# Data for review

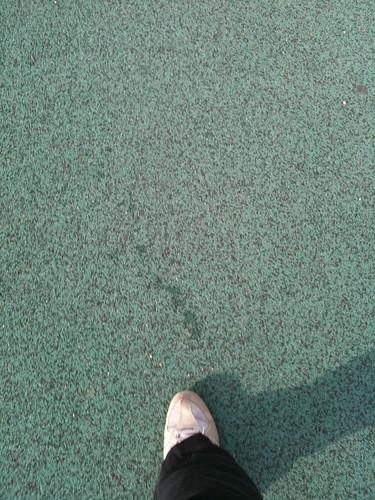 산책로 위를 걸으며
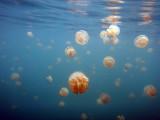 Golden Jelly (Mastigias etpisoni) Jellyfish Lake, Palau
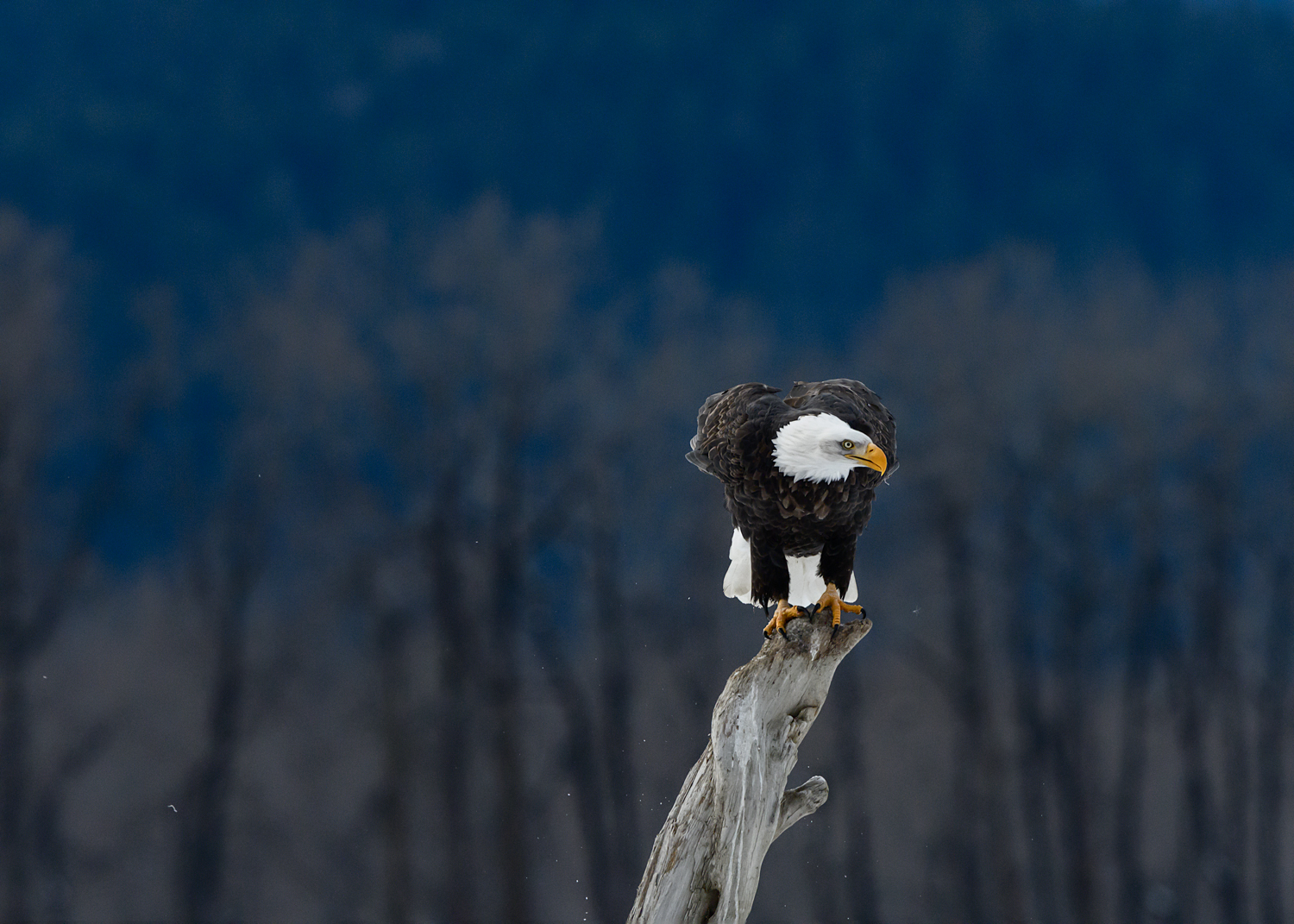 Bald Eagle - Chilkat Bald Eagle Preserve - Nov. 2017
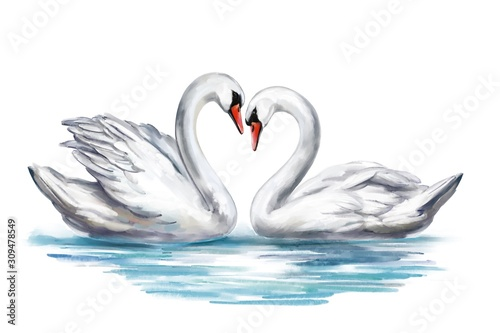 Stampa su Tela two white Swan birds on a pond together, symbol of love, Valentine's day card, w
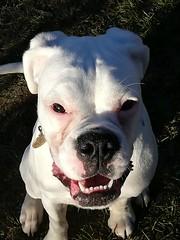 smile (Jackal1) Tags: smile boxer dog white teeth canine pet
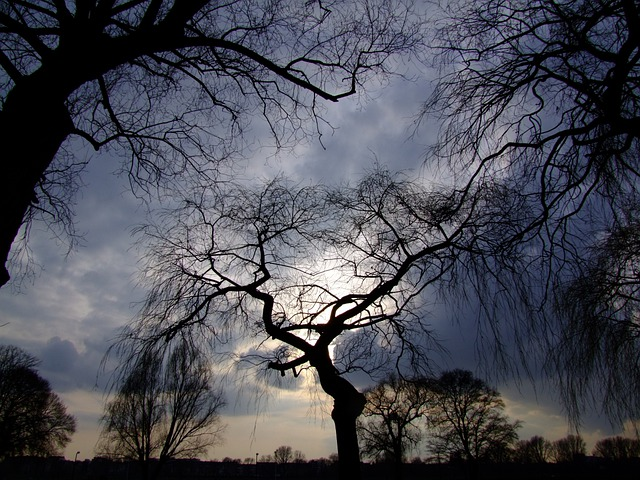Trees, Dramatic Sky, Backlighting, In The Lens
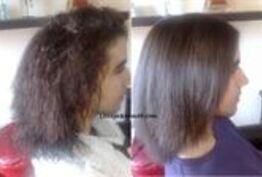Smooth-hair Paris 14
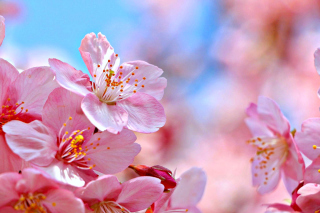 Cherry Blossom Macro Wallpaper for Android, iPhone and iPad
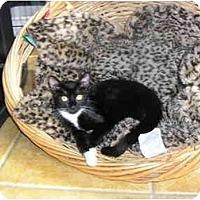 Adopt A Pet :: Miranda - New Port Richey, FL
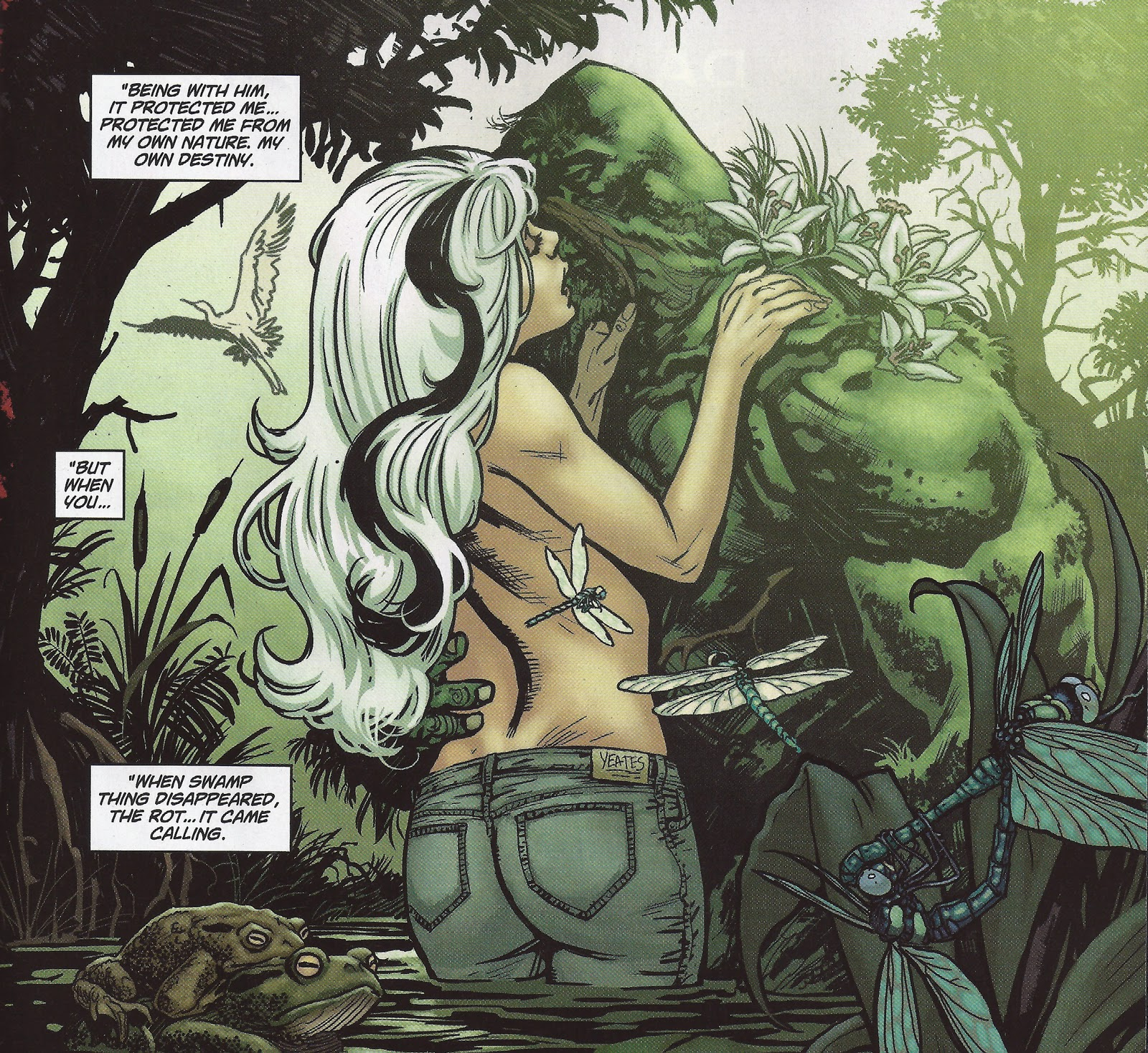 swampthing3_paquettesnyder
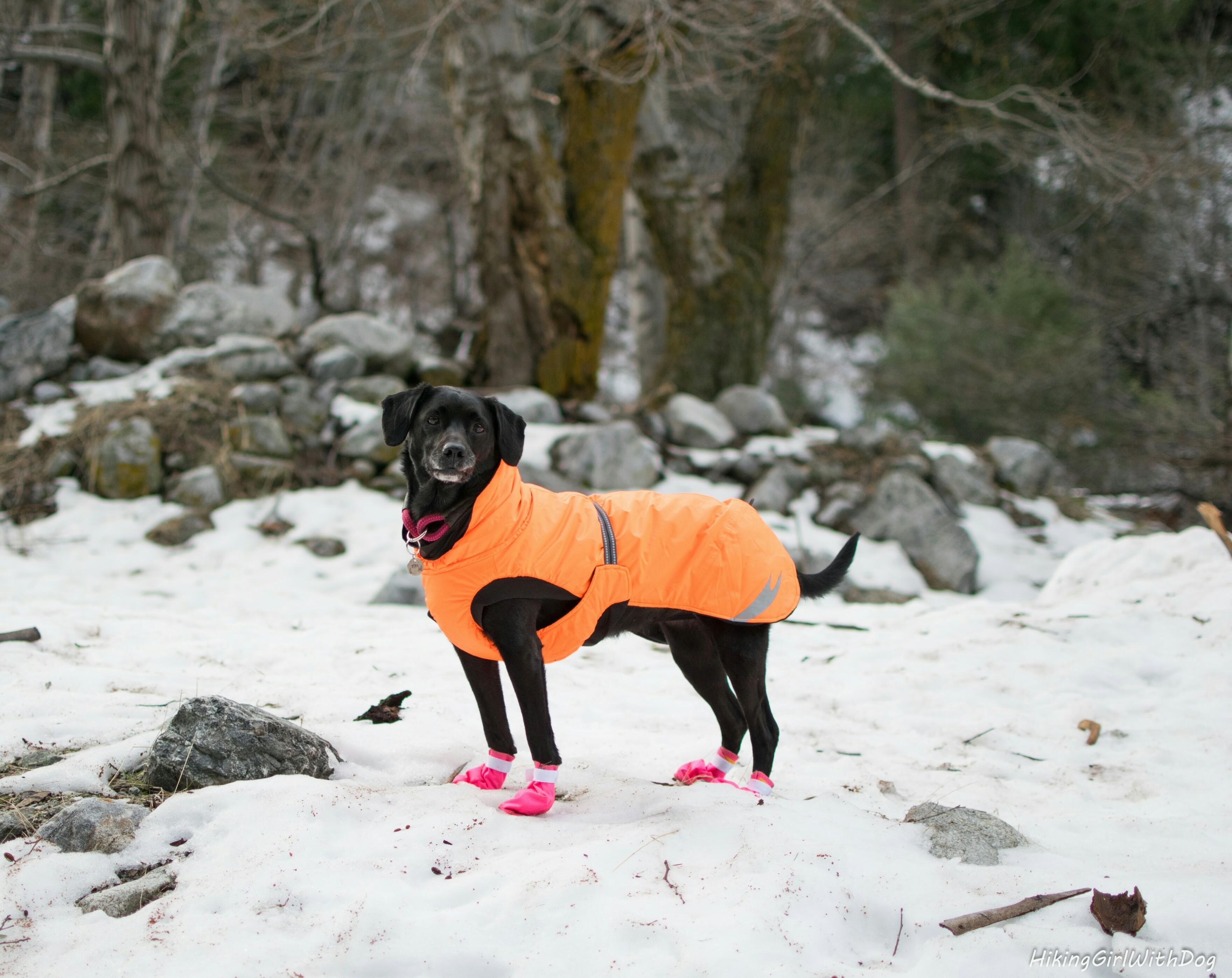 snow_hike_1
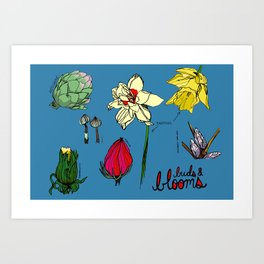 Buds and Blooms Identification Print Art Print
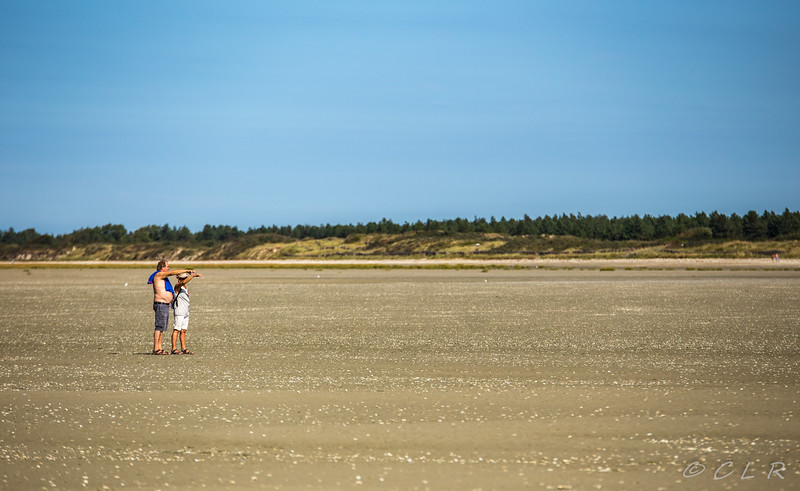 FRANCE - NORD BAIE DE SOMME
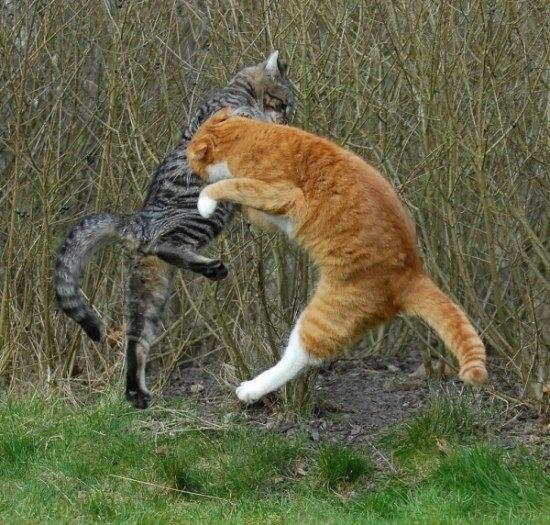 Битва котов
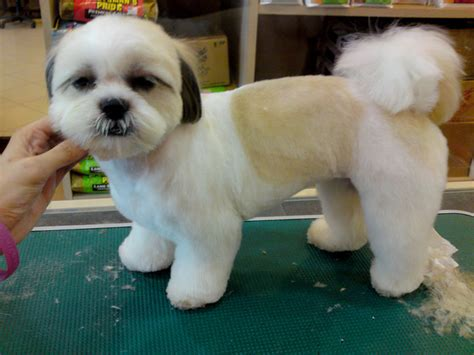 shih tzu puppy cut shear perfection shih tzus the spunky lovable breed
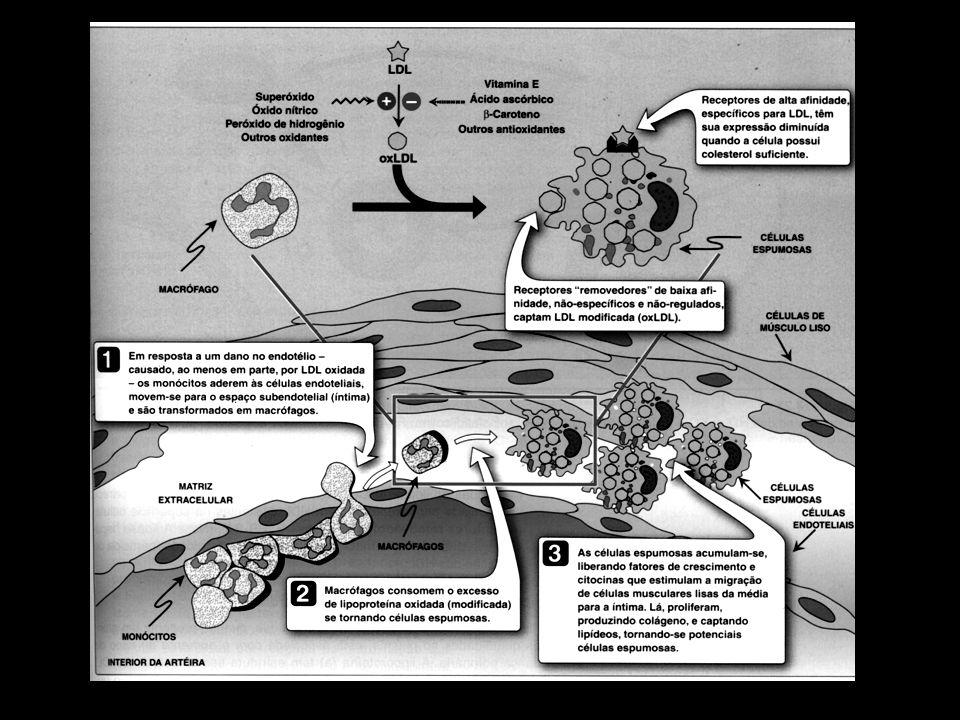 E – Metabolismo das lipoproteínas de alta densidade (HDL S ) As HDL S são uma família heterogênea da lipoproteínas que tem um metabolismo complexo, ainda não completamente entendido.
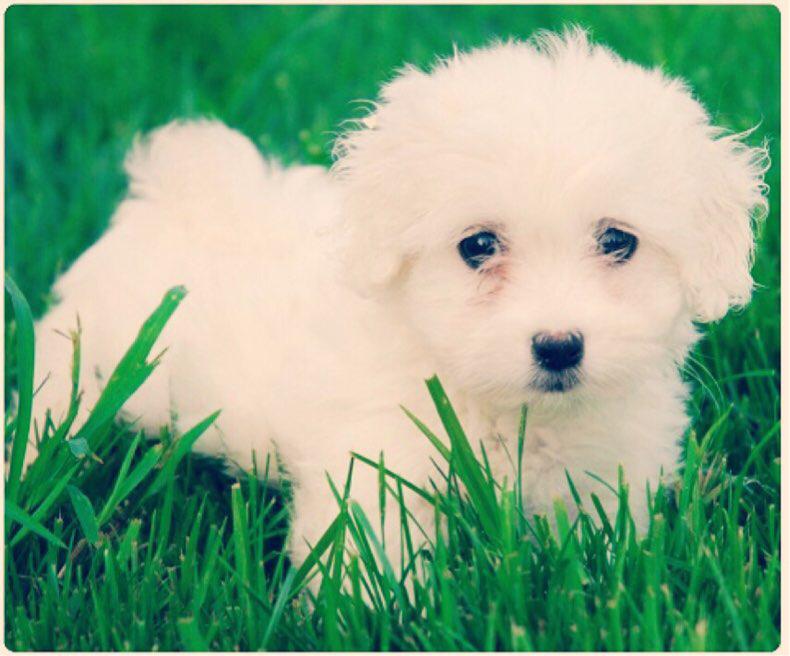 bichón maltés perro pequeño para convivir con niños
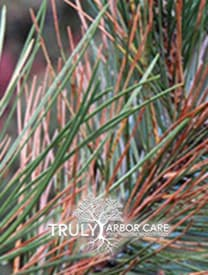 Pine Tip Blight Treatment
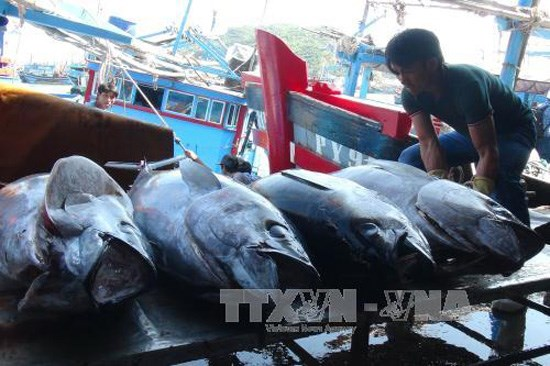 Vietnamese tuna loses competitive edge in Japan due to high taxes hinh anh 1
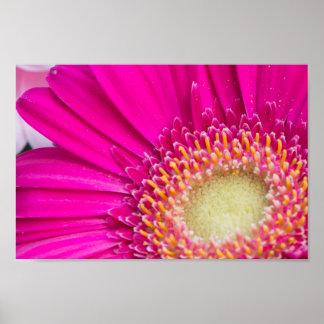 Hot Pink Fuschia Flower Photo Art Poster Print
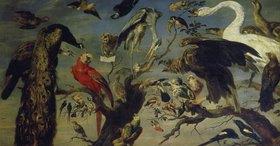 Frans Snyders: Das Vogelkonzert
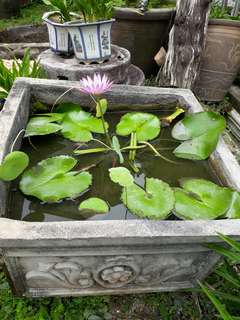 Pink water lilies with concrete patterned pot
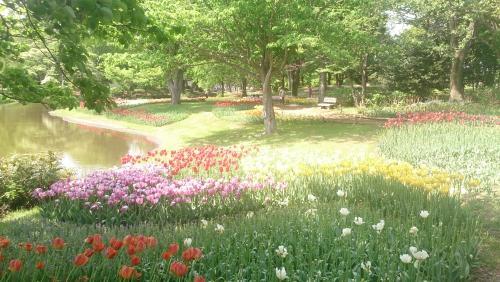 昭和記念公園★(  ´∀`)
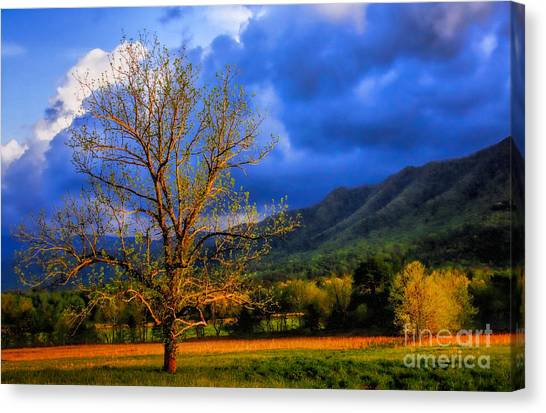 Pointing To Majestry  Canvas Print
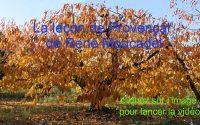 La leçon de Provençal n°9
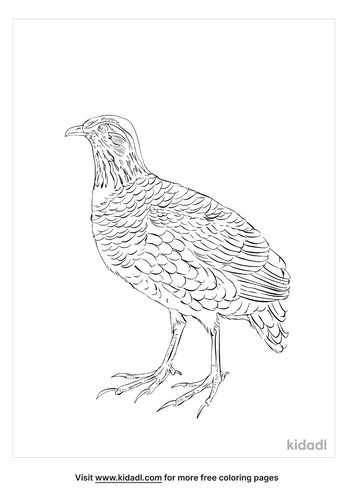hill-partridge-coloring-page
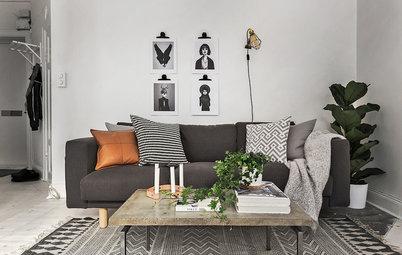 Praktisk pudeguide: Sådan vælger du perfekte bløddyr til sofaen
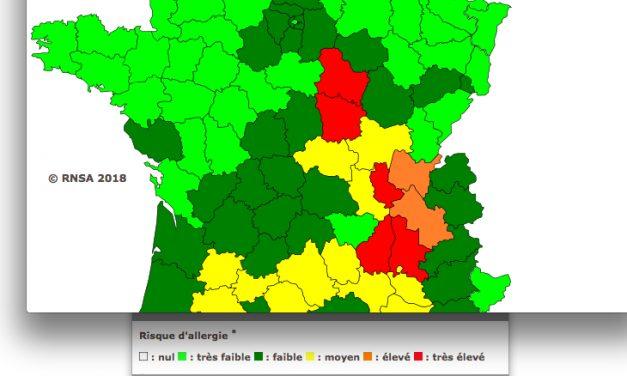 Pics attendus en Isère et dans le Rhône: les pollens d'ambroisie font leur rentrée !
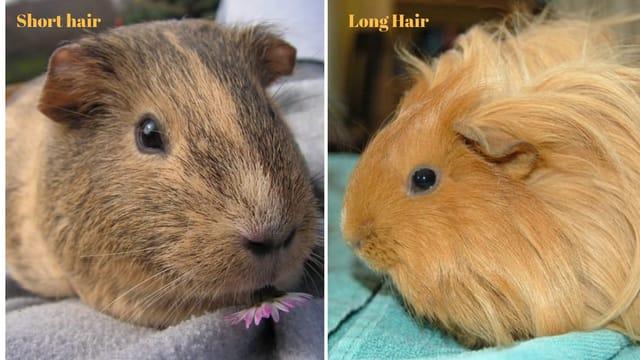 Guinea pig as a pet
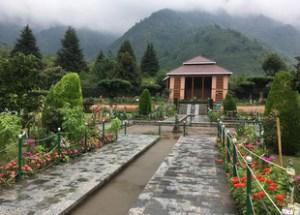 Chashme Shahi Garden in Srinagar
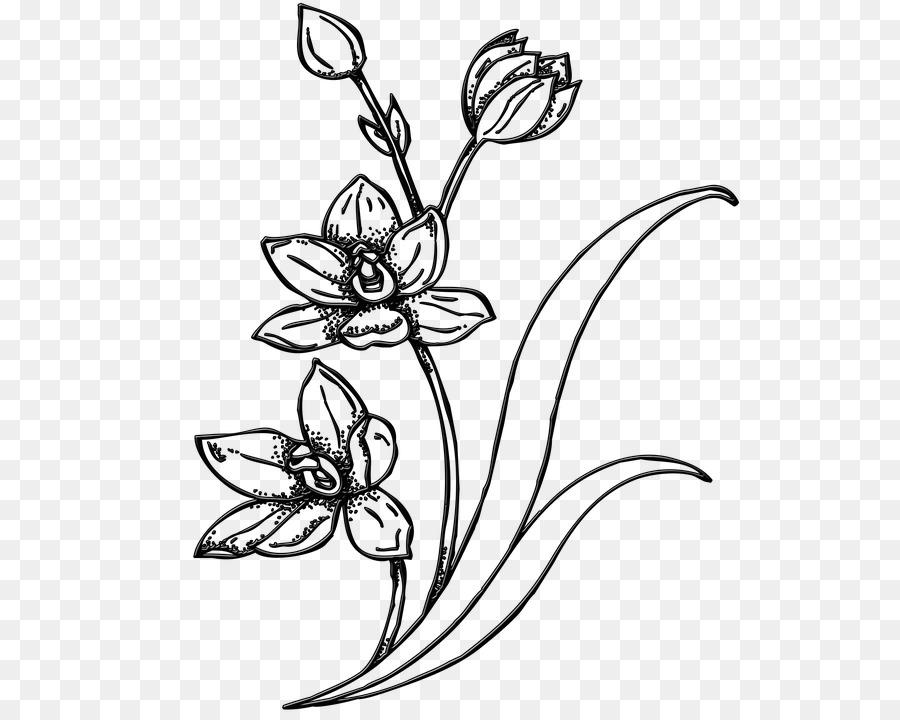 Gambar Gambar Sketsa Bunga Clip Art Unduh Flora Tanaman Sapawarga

# Problem
All records, pictures excluded: copy them exactly.

# Answer section
 산책로 위를 걸으며
 Golden Jelly (Mastigias etpisoni) Jellyfish Lake, Palau
 Bald Eagle - Chilkat Bald Eagle Preserve - Nov. 2017
 Stampa su Tela two white Swan birds on a pond together, symbol of love, Valentine's day card, w
 smile (Jackal1) Tags: smile boxer dog white teeth canine pet
Trees, Dramatic Sky, Backlighting, In The Lens
Smooth-hair Paris 14
 Cherry Blossom Macro Wallpaper for Android, iPhone and iPad
 Adopt A Pet :: Miranda - New Port Richey, FL
 swampthing3_paquettesnyder
 snow_hike_1
 Buds and Blooms Identification Print Art Print
 FRANCE - NORD BAIE DE SOMME
 Битва котов
 shih tzu puppy cut shear perfection shih tzus the spunky lovable breed
 E – Metabolismo das lipoproteínas de alta densidade (HDL S ) As HDL S são uma família heterogênea da lipoproteínas que tem um metabolismo complexo, ainda não completamente entendido.
 bichón maltés perro pequeño para convivir con niños
 Pine Tip Blight Treatment
 Vietnamese tuna loses competitive edge in Japan due to high taxes hinh anh 1
 Hot Pink Fuschia Flower Photo Art Poster Print
 Frans Snyders: Das Vogelkonzert
 Pink water lilies with concrete patterned pot
 昭和記念公園★(  ´∀`)
 Pointing To Majestry  Canvas Print
 La leçon de Provençal n°9
hill-partridge-coloring-page
 Praktisk pudeguide: Sådan vælger du perfekte bløddyr til sofaen
 Pics attendus en Isère et dans le Rhône: les pollens d'ambroisie font leur rentrée !
 Guinea pig as a pet
 Chashme Shahi Garden in Srinagar
 Gambar Gambar Sketsa Bunga Clip Art Unduh Flora Tanaman Sapawarga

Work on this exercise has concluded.